'''

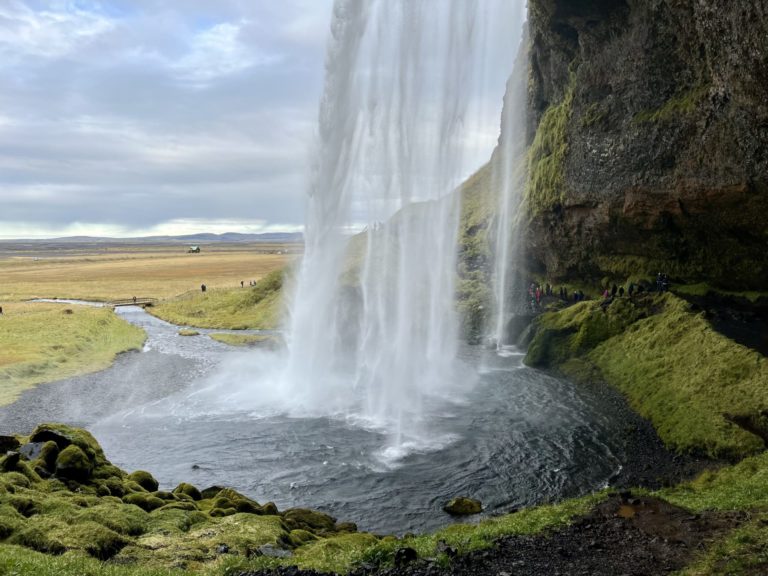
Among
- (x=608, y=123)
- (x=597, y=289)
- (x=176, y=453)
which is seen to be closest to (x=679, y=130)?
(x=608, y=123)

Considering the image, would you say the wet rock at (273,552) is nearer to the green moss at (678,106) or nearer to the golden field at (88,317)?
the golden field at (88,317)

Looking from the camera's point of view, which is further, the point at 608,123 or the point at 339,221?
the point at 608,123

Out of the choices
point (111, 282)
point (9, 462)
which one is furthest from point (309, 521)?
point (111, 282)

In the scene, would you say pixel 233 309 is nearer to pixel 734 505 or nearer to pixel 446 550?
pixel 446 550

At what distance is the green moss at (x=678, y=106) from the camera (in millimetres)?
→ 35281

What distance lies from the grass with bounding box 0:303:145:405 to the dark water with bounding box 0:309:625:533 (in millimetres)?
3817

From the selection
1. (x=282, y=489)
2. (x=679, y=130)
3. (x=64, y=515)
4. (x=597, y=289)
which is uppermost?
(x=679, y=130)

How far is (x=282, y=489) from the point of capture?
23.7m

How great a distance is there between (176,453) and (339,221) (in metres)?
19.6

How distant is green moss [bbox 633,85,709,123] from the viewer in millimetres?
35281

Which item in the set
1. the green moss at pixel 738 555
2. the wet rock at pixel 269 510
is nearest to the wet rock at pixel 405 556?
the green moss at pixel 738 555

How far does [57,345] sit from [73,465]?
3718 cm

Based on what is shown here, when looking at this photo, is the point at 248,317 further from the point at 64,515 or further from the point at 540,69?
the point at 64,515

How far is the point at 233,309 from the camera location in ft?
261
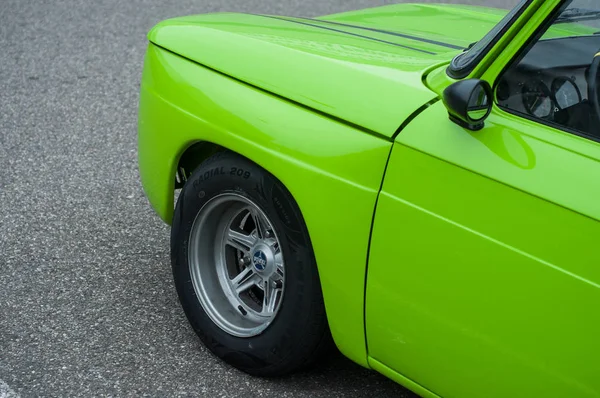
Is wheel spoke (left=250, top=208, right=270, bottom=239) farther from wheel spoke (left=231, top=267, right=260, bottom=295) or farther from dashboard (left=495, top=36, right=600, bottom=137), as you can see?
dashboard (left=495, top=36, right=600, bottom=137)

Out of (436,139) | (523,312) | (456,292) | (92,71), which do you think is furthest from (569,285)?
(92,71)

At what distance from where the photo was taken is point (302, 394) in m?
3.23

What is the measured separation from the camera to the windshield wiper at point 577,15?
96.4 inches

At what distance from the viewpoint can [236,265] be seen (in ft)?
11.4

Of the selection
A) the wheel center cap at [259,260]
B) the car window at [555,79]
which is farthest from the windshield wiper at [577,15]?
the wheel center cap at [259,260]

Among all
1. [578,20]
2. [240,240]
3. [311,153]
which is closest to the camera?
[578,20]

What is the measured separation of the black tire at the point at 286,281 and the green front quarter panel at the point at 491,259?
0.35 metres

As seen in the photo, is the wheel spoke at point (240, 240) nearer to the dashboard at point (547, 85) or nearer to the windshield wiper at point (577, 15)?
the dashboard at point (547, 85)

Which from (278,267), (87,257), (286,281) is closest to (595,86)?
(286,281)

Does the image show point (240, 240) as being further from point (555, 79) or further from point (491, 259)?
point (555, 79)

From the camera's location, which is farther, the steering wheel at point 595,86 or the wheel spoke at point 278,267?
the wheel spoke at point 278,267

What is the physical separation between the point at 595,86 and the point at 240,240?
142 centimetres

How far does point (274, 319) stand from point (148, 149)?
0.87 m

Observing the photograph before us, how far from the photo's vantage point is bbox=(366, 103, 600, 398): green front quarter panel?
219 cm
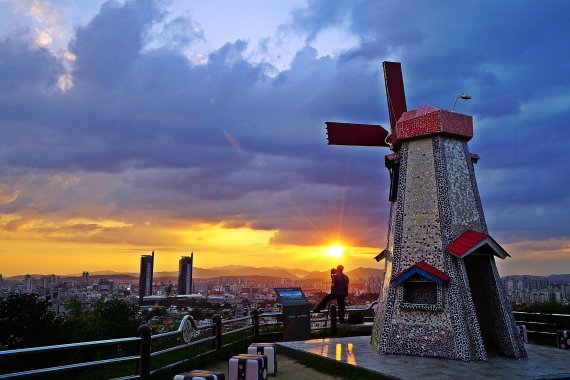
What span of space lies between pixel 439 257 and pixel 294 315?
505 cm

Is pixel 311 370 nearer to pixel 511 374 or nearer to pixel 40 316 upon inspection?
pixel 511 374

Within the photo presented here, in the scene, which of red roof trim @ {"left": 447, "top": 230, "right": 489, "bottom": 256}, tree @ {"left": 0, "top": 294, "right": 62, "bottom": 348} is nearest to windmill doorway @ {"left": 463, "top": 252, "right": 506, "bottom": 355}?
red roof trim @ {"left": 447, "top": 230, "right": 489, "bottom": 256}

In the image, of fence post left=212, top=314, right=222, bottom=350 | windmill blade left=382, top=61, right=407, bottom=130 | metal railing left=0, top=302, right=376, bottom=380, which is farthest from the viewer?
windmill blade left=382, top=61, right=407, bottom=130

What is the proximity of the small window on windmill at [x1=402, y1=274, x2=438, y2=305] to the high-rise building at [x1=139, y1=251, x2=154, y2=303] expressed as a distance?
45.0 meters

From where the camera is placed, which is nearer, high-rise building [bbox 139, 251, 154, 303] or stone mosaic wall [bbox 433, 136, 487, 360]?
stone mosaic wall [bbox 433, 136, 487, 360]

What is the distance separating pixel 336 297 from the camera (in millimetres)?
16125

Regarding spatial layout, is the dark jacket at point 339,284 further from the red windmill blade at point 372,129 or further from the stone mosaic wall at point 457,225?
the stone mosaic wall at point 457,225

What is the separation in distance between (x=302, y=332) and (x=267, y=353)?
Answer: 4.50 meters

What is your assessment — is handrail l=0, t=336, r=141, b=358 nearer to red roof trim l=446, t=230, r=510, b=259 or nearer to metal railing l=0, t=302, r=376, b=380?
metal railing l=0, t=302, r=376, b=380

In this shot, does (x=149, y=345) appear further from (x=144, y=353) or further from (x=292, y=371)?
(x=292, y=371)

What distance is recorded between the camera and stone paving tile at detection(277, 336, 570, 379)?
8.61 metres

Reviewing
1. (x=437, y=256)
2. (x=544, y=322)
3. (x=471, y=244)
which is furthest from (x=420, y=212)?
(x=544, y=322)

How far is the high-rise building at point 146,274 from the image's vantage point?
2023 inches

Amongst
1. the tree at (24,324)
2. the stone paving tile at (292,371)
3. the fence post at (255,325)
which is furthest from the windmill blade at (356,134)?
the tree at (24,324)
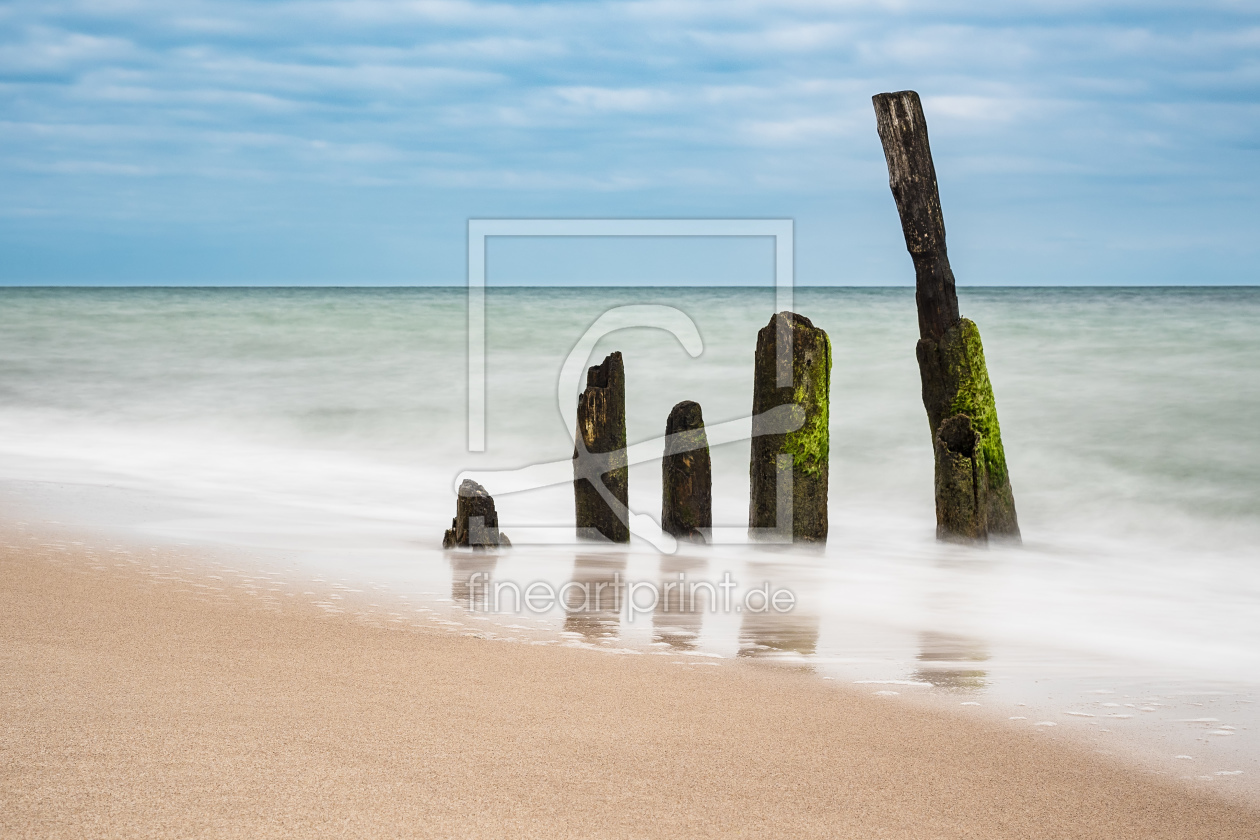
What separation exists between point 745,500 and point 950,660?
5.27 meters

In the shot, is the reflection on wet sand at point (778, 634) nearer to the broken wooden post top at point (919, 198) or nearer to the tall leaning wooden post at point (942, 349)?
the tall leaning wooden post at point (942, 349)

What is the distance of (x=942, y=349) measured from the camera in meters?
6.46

'''

[WHAT YOU NEED TO DO]
Leaving all pictures aside, quote each record exactly.

[THE OUTPUT]
Among
- (x=608, y=123)
- (x=597, y=289)
- (x=176, y=453)
which is seen to be closest to (x=679, y=130)?
(x=608, y=123)

Considering the image, would you say the wet rock at (273,552) is nearer to the green moss at (678,106) or nearer to the golden field at (88,317)?
the golden field at (88,317)

Looking from the camera's point of view, which is further, the point at 608,123 or the point at 339,221?
the point at 608,123

Out of the choices
point (111, 282)
point (9, 462)
which one is furthest from point (309, 521)?
point (111, 282)

In the scene, would you say pixel 233 309 is nearer to pixel 734 505 or nearer to pixel 446 550?
pixel 446 550

At what distance is the green moss at (x=678, y=106) from the camera (in millimetres)?
→ 35281

What distance lies from the grass with bounding box 0:303:145:405 to the dark water with bounding box 0:309:625:533 (in millimetres)?
3817

From the selection
1. (x=282, y=489)
2. (x=679, y=130)
3. (x=64, y=515)
4. (x=597, y=289)
which is uppermost?
(x=679, y=130)

How far is (x=282, y=489) from the point of capture?
23.7m

How great a distance is there between (176,453) and (339,221) (in metres)?
19.6

How distant is green moss [bbox 633,85,709,123] from the viewer in millimetres?
35281

Which item in the set
1. the green moss at pixel 738 555
2. the wet rock at pixel 269 510
is nearest to the wet rock at pixel 405 556?
the green moss at pixel 738 555

How far does [57,345] sit from [73,465]?
3718 cm

Based on what is shown here, when looking at this photo, is the point at 248,317 further from the point at 64,515 or further from the point at 540,69?
the point at 64,515

How far is the point at 233,309 from the camera location in ft?
261
Is wheel spoke (left=250, top=208, right=270, bottom=239) farther from wheel spoke (left=231, top=267, right=260, bottom=295) or farther from dashboard (left=495, top=36, right=600, bottom=137), as you can see?
dashboard (left=495, top=36, right=600, bottom=137)

Out of (436,139) | (523,312) | (456,292) | (92,71), which do you think is furthest from (569,285)?
(92,71)

At what distance from where the photo was taken is point (302, 394) in m?
3.23

What is the measured separation from the camera to the windshield wiper at point 577,15?
96.4 inches

At what distance from the viewpoint can [236,265] be seen (in ft)?
11.4

Of the selection
A) the wheel center cap at [259,260]
B) the car window at [555,79]
which is farthest from the windshield wiper at [577,15]?
the wheel center cap at [259,260]

Among all
1. [578,20]
2. [240,240]
3. [311,153]
which is closest to the camera?
[578,20]

What is the measured separation of the black tire at the point at 286,281 and the green front quarter panel at the point at 491,259?
0.35 metres

As seen in the photo, is the wheel spoke at point (240, 240) nearer to the dashboard at point (547, 85) or nearer to the windshield wiper at point (577, 15)?
the dashboard at point (547, 85)

Which from (278,267), (87,257), (286,281) is closest to (595,86)?
(286,281)

Does the image show point (240, 240) as being further from point (555, 79) or further from point (491, 259)?
point (555, 79)

From the camera's location, which is farther, the steering wheel at point 595,86 or the wheel spoke at point 278,267?
the wheel spoke at point 278,267

What is the physical separation between the point at 595,86 and the point at 240,240?
142 centimetres

How far does point (274, 319) stand from point (148, 149)?
0.87 m

Observing the photograph before us, how far from the photo's vantage point is bbox=(366, 103, 600, 398): green front quarter panel?
219 cm
What span of space lies between pixel 439 257 and pixel 294 315?
505 cm

Is pixel 311 370 nearer to pixel 511 374 or nearer to pixel 40 316 upon inspection?
pixel 511 374

Within the photo presented here, in the scene, which of red roof trim @ {"left": 447, "top": 230, "right": 489, "bottom": 256}, tree @ {"left": 0, "top": 294, "right": 62, "bottom": 348} is nearest to windmill doorway @ {"left": 463, "top": 252, "right": 506, "bottom": 355}?
red roof trim @ {"left": 447, "top": 230, "right": 489, "bottom": 256}

In the image, of fence post left=212, top=314, right=222, bottom=350 | windmill blade left=382, top=61, right=407, bottom=130 | metal railing left=0, top=302, right=376, bottom=380, which is farthest from the viewer?
windmill blade left=382, top=61, right=407, bottom=130

What is the proximity of the small window on windmill at [x1=402, y1=274, x2=438, y2=305] to the high-rise building at [x1=139, y1=251, x2=154, y2=303] expressed as a distance?
45.0 meters

From where the camera is placed, which is nearer, high-rise building [bbox 139, 251, 154, 303] or stone mosaic wall [bbox 433, 136, 487, 360]?
stone mosaic wall [bbox 433, 136, 487, 360]

What is the distance separating pixel 336 297 from the camera (in millimetres)?
16125

Regarding spatial layout, is the dark jacket at point 339,284 further from the red windmill blade at point 372,129 or further from the stone mosaic wall at point 457,225?
the stone mosaic wall at point 457,225

What is the separation in distance between (x=302, y=332) and (x=267, y=353)?
Answer: 4.50 meters

What is your assessment — is handrail l=0, t=336, r=141, b=358 nearer to red roof trim l=446, t=230, r=510, b=259 or nearer to metal railing l=0, t=302, r=376, b=380?
metal railing l=0, t=302, r=376, b=380

In this shot, does (x=149, y=345) appear further from (x=144, y=353) or further from (x=292, y=371)?
(x=292, y=371)

What distance is recorded between the camera and stone paving tile at detection(277, 336, 570, 379)?
8.61 metres

Reviewing
1. (x=437, y=256)
2. (x=544, y=322)
3. (x=471, y=244)
which is furthest from (x=420, y=212)?
(x=544, y=322)

How far is the high-rise building at point 146,274 from the image's vantage point?
2023 inches

Amongst
1. the tree at (24,324)
2. the stone paving tile at (292,371)
3. the fence post at (255,325)
which is furthest from the windmill blade at (356,134)?
the tree at (24,324)
What separation exists between point 745,500 and point 950,660?
5.27 meters

In the shot, is the reflection on wet sand at point (778, 634) nearer to the broken wooden post top at point (919, 198) or nearer to the tall leaning wooden post at point (942, 349)?
the tall leaning wooden post at point (942, 349)

What is the distance of (x=942, y=349) measured from the camera in meters?
6.46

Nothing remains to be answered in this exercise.